== TASK BRIEF ==
Print every entry word for word, but omit the pictures.

(Picture-based spatial questions)
******
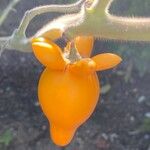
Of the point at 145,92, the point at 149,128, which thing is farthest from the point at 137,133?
the point at 145,92

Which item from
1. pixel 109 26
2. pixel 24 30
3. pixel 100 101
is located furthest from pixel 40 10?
pixel 100 101

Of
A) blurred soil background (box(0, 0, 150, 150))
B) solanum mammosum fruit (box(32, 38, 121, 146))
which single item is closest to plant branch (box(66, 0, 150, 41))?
solanum mammosum fruit (box(32, 38, 121, 146))

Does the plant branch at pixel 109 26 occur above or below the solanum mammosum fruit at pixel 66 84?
above

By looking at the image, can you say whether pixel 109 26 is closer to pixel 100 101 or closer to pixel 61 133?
pixel 61 133

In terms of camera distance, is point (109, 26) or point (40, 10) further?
point (40, 10)

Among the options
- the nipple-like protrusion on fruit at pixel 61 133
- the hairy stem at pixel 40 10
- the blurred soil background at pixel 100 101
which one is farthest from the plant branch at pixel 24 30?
the blurred soil background at pixel 100 101

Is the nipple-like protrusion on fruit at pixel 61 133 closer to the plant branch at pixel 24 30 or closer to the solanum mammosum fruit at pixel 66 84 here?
the solanum mammosum fruit at pixel 66 84

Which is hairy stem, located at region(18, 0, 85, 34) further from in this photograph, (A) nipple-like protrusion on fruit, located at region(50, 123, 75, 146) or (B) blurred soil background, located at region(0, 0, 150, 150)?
******
== ANSWER TO THIS EXERCISE ==
Of the point at 145,92, the point at 149,128, which thing is farthest from the point at 137,133?
the point at 145,92

Which item from
1. pixel 109 26
2. pixel 24 30
3. pixel 100 101
is located furthest from pixel 40 10?
pixel 100 101

Of
A) blurred soil background (box(0, 0, 150, 150))
B) solanum mammosum fruit (box(32, 38, 121, 146))
which single item is closest to plant branch (box(66, 0, 150, 41))?
solanum mammosum fruit (box(32, 38, 121, 146))

Does the plant branch at pixel 109 26 occur above or below the solanum mammosum fruit at pixel 66 84?
above

By looking at the image, can you say whether pixel 109 26 is closer to pixel 100 101 or closer to pixel 61 133?
pixel 61 133

In terms of camera distance, is point (109, 26) or point (40, 10) further?
point (40, 10)

Among the options
- the nipple-like protrusion on fruit at pixel 61 133
- the hairy stem at pixel 40 10
- the blurred soil background at pixel 100 101
which one is farthest from the plant branch at pixel 24 30?
the blurred soil background at pixel 100 101

Is the nipple-like protrusion on fruit at pixel 61 133 closer to the plant branch at pixel 24 30 or closer to the solanum mammosum fruit at pixel 66 84 here?
the solanum mammosum fruit at pixel 66 84

Which is hairy stem, located at region(18, 0, 85, 34) further from in this photograph, (A) nipple-like protrusion on fruit, located at region(50, 123, 75, 146) or (B) blurred soil background, located at region(0, 0, 150, 150)?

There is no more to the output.